(What this task involves):
The entries below contain a stretch that opens with the line containing "labeled regions (frame 3" and closes with the line containing "scientific name: Muntiacus vuquangensis"; set down that stretch exactly, both ends included, and nothing else.

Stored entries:

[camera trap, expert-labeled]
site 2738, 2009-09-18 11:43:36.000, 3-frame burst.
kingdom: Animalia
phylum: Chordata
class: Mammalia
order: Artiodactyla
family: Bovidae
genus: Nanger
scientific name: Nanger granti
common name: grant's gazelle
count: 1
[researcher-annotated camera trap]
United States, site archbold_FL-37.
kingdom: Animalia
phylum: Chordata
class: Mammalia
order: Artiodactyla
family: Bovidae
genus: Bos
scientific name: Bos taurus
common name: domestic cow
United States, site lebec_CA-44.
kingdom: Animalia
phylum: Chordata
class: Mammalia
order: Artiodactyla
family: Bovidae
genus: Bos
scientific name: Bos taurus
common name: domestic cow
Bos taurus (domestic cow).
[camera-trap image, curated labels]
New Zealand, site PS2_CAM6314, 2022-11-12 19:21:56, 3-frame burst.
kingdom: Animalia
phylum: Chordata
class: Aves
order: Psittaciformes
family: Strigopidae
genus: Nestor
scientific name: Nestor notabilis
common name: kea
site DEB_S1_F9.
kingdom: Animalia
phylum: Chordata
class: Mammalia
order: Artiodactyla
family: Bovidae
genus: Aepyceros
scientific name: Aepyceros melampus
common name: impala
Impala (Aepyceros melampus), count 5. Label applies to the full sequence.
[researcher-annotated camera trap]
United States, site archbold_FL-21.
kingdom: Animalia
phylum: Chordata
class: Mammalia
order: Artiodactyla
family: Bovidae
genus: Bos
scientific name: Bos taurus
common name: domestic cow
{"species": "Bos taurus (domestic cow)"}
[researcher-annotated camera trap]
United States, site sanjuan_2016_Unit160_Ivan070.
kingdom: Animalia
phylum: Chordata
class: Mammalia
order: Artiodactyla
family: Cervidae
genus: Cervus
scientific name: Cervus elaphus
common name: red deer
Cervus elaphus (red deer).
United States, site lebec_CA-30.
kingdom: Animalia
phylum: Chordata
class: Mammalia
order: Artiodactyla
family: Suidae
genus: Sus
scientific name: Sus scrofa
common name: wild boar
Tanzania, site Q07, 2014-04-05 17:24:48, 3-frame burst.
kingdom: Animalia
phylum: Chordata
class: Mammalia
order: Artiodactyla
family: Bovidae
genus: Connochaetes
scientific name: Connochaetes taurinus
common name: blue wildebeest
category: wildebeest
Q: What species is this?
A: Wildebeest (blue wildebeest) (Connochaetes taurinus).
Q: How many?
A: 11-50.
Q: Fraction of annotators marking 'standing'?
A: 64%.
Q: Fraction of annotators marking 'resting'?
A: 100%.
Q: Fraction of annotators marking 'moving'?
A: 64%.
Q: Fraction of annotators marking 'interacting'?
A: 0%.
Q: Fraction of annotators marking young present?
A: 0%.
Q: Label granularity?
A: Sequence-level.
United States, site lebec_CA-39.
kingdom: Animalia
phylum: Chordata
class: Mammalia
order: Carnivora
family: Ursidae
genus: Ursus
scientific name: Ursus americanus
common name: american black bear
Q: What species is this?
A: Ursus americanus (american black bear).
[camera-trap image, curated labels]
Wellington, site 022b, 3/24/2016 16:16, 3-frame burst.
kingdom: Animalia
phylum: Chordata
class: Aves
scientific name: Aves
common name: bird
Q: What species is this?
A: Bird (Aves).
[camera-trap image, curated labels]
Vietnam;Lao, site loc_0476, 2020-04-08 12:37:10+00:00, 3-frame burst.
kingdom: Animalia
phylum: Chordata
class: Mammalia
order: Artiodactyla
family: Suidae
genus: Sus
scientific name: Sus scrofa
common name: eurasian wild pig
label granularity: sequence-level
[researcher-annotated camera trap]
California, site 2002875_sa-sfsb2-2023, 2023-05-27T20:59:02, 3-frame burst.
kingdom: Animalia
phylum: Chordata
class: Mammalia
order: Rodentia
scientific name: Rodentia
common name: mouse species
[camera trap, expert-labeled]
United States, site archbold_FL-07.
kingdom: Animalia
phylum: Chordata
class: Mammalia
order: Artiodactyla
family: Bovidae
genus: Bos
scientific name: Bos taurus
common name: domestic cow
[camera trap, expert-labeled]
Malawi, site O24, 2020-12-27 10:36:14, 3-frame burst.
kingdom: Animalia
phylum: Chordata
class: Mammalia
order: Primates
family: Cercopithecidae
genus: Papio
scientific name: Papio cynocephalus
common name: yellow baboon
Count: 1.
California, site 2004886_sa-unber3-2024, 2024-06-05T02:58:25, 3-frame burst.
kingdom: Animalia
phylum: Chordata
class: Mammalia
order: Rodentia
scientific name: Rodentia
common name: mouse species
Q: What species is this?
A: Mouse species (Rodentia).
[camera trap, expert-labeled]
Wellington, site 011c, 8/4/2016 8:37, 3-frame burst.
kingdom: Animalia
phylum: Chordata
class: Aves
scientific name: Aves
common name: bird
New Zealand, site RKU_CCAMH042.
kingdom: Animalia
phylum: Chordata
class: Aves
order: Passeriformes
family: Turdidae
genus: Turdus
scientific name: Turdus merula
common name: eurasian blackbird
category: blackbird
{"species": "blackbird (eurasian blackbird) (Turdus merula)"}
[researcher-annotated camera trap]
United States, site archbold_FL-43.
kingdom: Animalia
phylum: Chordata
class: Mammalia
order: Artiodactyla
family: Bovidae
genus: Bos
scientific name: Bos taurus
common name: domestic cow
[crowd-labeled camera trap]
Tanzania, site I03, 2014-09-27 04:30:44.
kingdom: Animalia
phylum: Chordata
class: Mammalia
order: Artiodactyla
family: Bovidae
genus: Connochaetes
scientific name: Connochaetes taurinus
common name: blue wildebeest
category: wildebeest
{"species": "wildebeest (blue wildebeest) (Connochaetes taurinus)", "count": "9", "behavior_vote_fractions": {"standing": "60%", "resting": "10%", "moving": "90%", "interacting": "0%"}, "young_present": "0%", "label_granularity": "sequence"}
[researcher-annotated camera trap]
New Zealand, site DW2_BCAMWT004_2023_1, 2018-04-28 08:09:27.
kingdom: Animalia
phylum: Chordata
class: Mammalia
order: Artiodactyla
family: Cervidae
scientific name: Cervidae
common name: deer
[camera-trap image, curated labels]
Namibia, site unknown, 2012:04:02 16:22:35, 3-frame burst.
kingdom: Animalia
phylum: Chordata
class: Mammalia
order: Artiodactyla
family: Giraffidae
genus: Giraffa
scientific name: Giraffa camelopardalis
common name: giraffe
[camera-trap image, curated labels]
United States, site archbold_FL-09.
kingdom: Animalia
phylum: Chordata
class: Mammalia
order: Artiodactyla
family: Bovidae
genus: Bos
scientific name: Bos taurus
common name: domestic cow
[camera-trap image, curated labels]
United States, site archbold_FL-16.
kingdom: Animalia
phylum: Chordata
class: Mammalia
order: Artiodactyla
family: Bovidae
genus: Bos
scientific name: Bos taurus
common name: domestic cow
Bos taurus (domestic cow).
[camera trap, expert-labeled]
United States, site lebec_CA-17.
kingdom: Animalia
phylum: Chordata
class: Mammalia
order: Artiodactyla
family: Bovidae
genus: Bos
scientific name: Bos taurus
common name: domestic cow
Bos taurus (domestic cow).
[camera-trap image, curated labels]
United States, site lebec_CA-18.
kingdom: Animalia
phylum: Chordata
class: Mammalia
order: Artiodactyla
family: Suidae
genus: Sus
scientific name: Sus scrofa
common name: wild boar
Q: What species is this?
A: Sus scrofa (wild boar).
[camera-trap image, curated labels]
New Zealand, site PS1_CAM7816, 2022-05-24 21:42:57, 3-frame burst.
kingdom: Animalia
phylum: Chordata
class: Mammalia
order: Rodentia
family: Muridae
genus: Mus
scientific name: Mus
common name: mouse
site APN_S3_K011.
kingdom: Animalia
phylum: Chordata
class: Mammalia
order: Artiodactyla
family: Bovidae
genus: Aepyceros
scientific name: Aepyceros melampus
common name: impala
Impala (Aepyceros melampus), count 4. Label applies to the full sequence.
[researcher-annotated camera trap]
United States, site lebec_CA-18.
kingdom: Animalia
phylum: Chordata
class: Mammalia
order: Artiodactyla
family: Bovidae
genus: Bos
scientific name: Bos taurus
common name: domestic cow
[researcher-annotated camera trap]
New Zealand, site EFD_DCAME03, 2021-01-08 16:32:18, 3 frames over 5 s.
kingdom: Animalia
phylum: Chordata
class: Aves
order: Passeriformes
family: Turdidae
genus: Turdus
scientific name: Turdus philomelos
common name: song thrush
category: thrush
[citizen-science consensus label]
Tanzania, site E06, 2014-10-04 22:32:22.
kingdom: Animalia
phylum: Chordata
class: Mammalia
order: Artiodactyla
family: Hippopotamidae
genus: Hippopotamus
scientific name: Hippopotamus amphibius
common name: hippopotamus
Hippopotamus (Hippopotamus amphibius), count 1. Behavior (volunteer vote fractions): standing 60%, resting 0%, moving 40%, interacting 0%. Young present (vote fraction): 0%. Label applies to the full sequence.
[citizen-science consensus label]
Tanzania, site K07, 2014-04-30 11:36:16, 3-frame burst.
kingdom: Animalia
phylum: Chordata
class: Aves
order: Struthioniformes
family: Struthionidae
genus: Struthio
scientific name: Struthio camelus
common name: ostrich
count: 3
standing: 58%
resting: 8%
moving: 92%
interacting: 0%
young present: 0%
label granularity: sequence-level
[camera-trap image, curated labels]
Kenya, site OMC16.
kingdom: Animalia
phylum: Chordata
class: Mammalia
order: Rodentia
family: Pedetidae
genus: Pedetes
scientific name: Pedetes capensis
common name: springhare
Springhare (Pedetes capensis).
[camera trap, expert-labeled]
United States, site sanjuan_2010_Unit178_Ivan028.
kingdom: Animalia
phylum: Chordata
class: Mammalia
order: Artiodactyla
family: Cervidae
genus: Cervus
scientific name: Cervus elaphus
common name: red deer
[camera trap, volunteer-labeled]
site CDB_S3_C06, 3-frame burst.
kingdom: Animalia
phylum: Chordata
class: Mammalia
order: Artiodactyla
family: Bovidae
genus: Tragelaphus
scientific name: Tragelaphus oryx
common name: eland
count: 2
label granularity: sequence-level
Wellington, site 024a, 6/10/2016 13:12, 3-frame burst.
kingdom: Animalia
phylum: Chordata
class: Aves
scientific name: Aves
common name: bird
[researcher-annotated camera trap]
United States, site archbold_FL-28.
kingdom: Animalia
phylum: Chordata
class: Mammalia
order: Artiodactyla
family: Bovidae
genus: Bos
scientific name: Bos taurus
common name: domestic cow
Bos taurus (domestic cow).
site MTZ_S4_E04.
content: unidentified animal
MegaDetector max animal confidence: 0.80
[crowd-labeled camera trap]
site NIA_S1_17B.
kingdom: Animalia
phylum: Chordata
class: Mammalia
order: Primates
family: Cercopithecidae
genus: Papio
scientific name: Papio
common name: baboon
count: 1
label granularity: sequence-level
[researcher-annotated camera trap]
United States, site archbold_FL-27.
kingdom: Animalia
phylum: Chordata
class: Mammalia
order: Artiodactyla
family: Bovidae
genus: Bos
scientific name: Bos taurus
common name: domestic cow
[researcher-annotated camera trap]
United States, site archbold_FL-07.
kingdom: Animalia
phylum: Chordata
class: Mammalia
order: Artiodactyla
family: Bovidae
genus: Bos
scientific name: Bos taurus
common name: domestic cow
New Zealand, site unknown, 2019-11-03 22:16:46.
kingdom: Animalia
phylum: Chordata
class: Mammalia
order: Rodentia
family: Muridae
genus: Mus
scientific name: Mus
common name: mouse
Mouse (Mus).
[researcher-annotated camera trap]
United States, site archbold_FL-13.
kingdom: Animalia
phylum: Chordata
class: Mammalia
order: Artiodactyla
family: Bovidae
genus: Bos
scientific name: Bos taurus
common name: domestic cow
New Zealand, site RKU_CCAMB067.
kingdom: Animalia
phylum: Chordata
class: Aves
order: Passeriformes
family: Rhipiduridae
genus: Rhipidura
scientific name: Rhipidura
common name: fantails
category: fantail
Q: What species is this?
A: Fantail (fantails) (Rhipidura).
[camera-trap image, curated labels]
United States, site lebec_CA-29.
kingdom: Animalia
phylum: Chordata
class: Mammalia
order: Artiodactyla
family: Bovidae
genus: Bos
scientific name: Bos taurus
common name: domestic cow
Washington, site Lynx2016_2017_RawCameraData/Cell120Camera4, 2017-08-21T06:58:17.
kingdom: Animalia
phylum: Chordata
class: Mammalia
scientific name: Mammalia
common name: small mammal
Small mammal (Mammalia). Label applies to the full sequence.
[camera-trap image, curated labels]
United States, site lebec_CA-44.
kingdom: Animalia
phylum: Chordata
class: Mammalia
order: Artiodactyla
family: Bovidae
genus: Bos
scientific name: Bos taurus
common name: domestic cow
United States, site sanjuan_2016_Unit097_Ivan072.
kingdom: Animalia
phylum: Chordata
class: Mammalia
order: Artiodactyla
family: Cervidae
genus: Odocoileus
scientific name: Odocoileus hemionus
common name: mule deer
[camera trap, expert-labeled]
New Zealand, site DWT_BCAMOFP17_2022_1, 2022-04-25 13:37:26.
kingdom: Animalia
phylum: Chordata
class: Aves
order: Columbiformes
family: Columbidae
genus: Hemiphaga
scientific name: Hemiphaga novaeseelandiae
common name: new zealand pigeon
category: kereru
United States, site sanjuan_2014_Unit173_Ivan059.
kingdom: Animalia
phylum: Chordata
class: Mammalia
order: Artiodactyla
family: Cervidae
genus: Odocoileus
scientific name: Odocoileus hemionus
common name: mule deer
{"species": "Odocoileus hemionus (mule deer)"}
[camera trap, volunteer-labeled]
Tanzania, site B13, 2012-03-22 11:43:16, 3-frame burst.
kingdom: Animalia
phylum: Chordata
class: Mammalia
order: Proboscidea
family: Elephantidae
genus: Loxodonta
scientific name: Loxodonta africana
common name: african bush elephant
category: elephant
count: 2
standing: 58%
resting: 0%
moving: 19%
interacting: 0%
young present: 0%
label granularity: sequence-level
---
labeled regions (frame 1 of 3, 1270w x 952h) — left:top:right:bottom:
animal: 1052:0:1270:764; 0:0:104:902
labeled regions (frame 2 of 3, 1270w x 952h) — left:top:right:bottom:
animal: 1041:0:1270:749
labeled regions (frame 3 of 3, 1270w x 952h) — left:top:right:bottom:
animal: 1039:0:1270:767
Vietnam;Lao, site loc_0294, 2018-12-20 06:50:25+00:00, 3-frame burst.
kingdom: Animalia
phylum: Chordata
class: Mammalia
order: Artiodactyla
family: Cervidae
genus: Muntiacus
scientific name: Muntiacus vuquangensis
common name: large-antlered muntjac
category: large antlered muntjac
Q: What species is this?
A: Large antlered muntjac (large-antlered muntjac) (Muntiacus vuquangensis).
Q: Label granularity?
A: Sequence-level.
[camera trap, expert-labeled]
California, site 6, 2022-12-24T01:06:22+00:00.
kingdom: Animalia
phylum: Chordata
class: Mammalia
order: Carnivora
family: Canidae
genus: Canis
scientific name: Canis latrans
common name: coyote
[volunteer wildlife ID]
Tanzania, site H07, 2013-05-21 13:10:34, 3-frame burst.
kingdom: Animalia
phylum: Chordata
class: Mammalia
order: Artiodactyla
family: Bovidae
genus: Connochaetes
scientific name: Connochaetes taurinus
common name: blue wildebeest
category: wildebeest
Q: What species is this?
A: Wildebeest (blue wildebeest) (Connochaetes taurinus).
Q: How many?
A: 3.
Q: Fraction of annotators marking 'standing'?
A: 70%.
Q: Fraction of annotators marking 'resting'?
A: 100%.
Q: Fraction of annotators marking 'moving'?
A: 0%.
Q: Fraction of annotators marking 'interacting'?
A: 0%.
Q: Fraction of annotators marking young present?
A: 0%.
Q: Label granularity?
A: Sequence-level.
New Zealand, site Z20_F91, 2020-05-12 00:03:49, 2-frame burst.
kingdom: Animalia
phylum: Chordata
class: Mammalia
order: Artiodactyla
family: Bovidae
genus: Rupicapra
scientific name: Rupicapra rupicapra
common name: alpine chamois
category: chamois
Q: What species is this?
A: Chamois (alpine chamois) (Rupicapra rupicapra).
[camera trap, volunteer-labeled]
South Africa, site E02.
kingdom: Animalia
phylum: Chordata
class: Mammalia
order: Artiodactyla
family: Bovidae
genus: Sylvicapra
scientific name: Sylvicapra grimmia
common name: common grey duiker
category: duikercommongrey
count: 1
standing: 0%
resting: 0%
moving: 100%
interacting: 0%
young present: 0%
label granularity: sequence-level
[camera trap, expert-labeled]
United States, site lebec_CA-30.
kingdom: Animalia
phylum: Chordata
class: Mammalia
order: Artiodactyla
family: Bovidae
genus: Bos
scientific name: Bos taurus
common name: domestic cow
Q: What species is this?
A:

(Your response):
labeled regions (frame 3 of 3, 1270w x 952h) — left:top:right:bottom:
animal: 1039:0:1270:767
Vietnam;Lao, site loc_0294, 2018-12-20 06:50:25+00:00, 3-frame burst.
kingdom: Animalia
phylum: Chordata
class: Mammalia
order: Artiodactyla
family: Cervidae
genus: Muntiacus
scientific name: Muntiacus vuquangensis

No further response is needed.